Feb 24 2013
A Banksy mural at the centre of a controversial auction has been withdrawn from sale at the 11th hour, the council campaigning for its return to the UK said.
Slave Labour, which shows a young boy hunched over a sewing machine making Union Jack bunting, appeared on the wall in Wood Green, north London, last May, just before the Diamond Jubilee celebrations.
It disappeared from the side of the Poundland store last weekend and was due to be auctioned thousands of miles away in Miami on Saturday evening, with Fine Art Auctions (FAA) expecting it to reach between 500,000 US dollars (£328,063) and 700,000 US dollars (£459,288).
But Haringey Council said it had been told the sale was halted at the last minute, with no explanation given from the auction house.
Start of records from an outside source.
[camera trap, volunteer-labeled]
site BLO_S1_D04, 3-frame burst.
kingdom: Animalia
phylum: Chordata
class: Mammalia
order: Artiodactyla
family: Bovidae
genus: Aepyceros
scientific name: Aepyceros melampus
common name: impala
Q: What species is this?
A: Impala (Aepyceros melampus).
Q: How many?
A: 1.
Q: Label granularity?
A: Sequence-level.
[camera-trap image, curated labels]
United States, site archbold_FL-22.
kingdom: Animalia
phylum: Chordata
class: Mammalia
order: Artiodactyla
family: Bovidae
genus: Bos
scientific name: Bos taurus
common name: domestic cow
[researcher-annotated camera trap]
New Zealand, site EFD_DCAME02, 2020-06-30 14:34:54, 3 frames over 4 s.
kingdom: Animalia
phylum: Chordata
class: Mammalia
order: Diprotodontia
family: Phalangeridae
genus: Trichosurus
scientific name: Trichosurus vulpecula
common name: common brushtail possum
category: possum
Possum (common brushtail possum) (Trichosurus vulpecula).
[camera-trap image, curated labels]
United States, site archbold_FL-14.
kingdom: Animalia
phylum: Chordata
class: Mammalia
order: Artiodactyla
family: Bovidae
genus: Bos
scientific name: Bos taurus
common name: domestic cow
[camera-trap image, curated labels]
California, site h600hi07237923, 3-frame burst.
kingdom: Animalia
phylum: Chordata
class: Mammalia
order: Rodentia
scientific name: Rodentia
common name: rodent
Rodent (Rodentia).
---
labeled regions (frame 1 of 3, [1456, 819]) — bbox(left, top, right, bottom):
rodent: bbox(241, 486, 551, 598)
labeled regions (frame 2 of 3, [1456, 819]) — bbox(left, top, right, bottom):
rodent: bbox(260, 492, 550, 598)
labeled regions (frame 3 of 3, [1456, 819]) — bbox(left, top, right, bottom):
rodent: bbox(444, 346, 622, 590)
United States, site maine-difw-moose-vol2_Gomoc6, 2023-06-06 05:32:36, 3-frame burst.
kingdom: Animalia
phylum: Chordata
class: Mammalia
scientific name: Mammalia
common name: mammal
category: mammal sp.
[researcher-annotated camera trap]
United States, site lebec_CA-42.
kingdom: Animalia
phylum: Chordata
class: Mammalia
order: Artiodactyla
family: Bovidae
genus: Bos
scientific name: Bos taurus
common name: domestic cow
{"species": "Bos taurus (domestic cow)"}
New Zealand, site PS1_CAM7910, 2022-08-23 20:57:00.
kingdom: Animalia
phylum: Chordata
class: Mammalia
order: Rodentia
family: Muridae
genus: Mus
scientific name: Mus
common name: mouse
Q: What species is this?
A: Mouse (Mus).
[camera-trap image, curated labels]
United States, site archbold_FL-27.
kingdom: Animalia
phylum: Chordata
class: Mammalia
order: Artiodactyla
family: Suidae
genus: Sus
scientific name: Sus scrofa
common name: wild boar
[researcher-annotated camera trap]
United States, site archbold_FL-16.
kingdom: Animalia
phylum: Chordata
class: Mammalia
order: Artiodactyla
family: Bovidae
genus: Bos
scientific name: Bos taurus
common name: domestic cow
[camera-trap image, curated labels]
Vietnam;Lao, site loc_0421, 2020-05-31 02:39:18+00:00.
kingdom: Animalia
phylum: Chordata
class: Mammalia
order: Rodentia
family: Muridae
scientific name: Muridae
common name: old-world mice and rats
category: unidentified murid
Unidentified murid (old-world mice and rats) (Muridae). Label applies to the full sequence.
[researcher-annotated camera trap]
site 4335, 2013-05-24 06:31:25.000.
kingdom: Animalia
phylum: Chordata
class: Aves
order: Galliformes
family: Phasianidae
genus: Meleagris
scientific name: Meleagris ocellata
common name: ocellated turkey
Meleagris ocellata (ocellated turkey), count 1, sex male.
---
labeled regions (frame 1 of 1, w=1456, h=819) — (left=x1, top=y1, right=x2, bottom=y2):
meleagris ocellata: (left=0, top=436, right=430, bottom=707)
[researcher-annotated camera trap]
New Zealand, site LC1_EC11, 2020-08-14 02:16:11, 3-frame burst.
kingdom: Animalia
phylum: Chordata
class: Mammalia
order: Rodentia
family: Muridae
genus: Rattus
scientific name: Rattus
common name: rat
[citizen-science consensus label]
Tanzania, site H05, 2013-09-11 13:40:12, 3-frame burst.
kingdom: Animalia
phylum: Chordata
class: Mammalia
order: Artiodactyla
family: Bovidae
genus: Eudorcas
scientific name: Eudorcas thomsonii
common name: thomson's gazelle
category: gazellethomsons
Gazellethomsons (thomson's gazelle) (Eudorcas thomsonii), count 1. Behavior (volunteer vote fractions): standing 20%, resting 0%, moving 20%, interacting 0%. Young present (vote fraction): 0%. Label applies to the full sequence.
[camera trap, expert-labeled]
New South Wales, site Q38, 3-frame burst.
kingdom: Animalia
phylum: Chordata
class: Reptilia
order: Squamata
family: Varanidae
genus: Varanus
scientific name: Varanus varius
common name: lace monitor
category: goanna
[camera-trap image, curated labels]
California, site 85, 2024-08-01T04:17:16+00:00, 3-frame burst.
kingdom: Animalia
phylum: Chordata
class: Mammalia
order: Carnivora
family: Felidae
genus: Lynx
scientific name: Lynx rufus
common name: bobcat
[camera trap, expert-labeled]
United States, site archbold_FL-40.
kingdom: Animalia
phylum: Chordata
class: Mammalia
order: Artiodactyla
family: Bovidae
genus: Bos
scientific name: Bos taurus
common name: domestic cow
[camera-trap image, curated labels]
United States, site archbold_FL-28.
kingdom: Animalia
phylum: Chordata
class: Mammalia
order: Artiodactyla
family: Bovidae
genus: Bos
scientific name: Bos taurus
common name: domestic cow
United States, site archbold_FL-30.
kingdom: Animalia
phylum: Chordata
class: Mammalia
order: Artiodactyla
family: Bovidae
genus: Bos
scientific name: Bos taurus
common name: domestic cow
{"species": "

Haringey Council Leader Claire Kober said: "It's a true credit to the community that their campaigning appears to have helped to stop the sale of this artwork from going ahead. We will continue to explore all options to bring back Banksy to the community where it belongs."
An FAA spokesman later confirmed that Slave Labour and Wet Dog had been removed from the sale. He said: "Although there are no legal issues whatsoever regarding the sale of lots six and seven by Banksy, Fine Art Auctions Miami convinced its consignors to withdraw these lots from the auction and take back the power of authority of these works."
New art works have cropped up on the original site where Slave Labour was sprayed.
A rat holding up a sign saying: "Why?" has been stencilled next to the empty space where the mural stood, with some speculating it could be another work by Banksy.
On Saturday a new painting, of a woman wearing a nun's habit with a red star over one of her eyes, appeared over the Slave Labour site.